A Grand Retrospective: Joe’s Take and “The Secret”

A Grand Retrospective: Joe’s Take and “The Secret”

A Grand Retrospective: Joe’s Take and “The Secret” 6000 4000 Joe Patti
Pictured is Joe (left) with Macon Film Festival volunteers shortly after re-opening The Grand after COVID-19 closures in 2020.

Joe Patti has served as the executive director of The Grand Opera House since 2018. He will be leaving The Grand on June 30th for new endeavors. This blog is his reflection on some of his time spent in this role.


Back around 2008 I heard someone read the poem “The Secret” by Denise Levertov. Since then it has been something of a personal value statement for me.

The Secret
By Denise Levertov

Two girls discover
the secret of life
in a sudden line of
poetry.

I who don’t know the
secret wrote
the line. They
told me

(through a third person)
they had found it
but not what it was
not even

what line it was. No doubt
by now, more than a week
later, they have forgotten
the secret,

the line, the name of
the poem. I love them
for finding what
I can’t find,

and for loving me
for the line I wrote,
and for forgetting it
so that

a thousand times, till death
finds them, they may
discover it again, in other
lines

in other
happenings. And for
wanting to know it,
for

assuming there is
such a secret, yes,
for that
most of all.

This idea that someone can find a secret in a creative work that the creator didn’t even know existed, and can potentially rediscover it over and over again, is something I hope everyone experiences. It is something I have tried to provide while I have been at The Grand.
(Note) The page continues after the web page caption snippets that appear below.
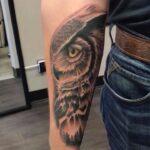 Tattoo parlors near me Dunaway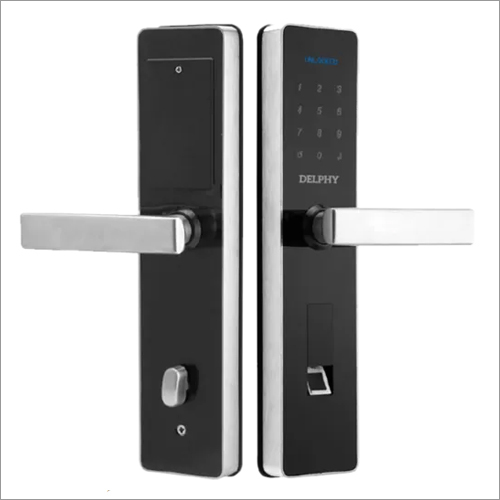 IOT Smart Lock FS01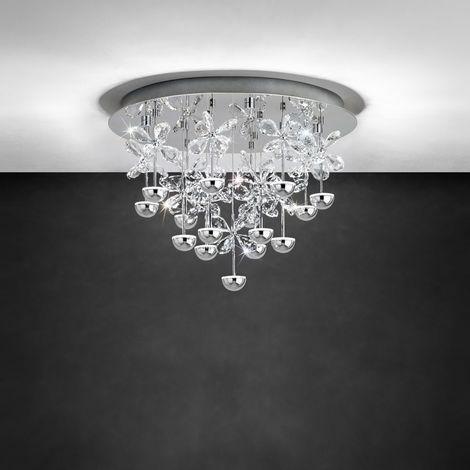 Dimmbare LED Deckenleuchte Pianopoli, 500 Mm EEK A+ [Spektrum A++ Bis E]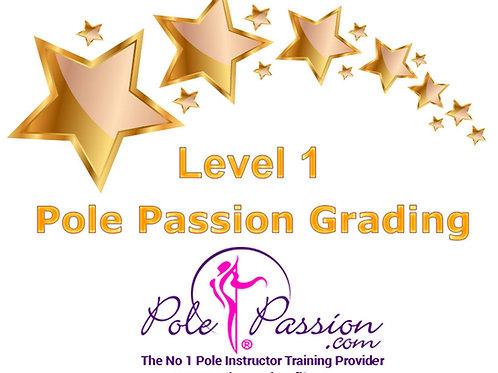 Online Pole Grading Certification - Levels 1-5
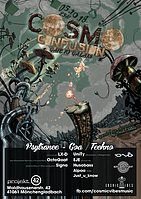 Party Flyer ѪCosmo ConfusionѪ Gate to Galaxy // Psytrance &' Techno 5 Oct '18, 23:00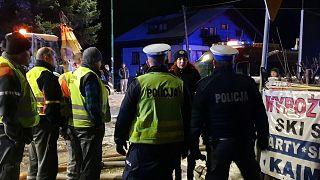 الشرطة البولندية (صورة من الأرشيف)
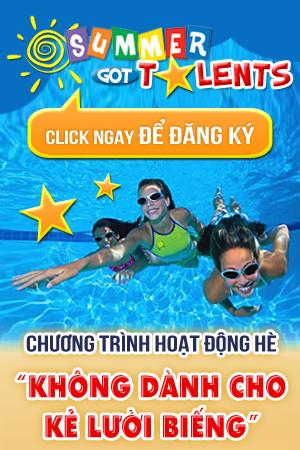 chương trình hoạt động hè 2014 trường Việt Anh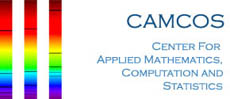 CAMCOS: Center for Applied Mathematics, Computation and Statistics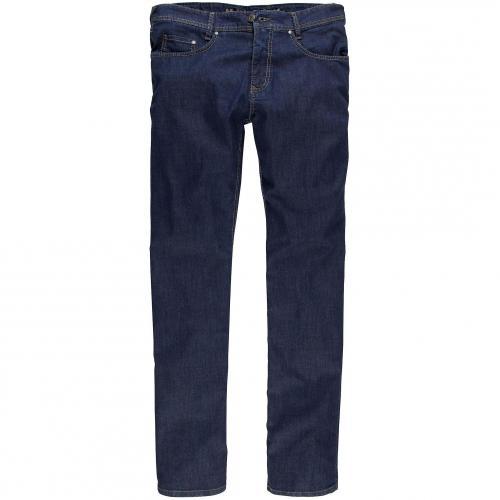 mac herren jeans arne stretch. Black Bedroom Furniture Sets. Home Design Ideas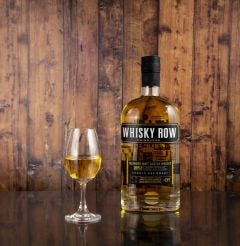 Whisky Row, Smooth & Sweet Blended Whisky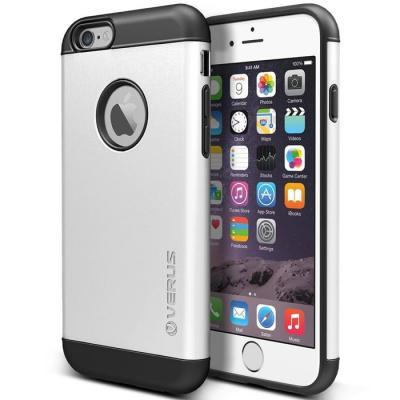 Verus Pound Slim Shock Skal till Apple iPhone 6   6S (Vit) d196014f66145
As severe an impact as Covid made on the normal operations of The Grand, the need to explore creative alternatives resulted in projects our staff created at The Grand, of which I am extremely proud.

A month or so before Covid hit, we met with Storytellers Macon about partnering to present a curated storytelling series that would be recorded for a podcast. The original idea was to host small sessions in our front reception room, where people passing by the large windows facing the street could see something interesting and exciting happening inside.

Instead, due to the pandemic, we ended up having the event on stage so we could socially distance the audience seating. People may have had to sit at a distance from each other, but seeing the stories of Middle Georgians depicted on stage brought them closer together and changed perceptions about The Grand and who the space is for.

From there, it felt like the momentum continued to build with other programs, before touring productions resumed, with the fire escape cabaret series, Macon Art eXplosion arts fair/fringe festival, and Healing A Haunted House, which revealed the past and of Macon’s Pleasant Hill neighborhood and reflected on its future.

Over the last couple years, more people have discovered secrets while visiting The Grand than ever before. I expect that number will increase in the coming years, as The Grand continues to work on being a place where people feel they belong. Because, as Levertov’s poem says, once a creative work is out there, its secrets belong to everyone to explore.

So my wish for all of you as I depart from The Grand is that you find secrets no one else has and experience delight with every discovery.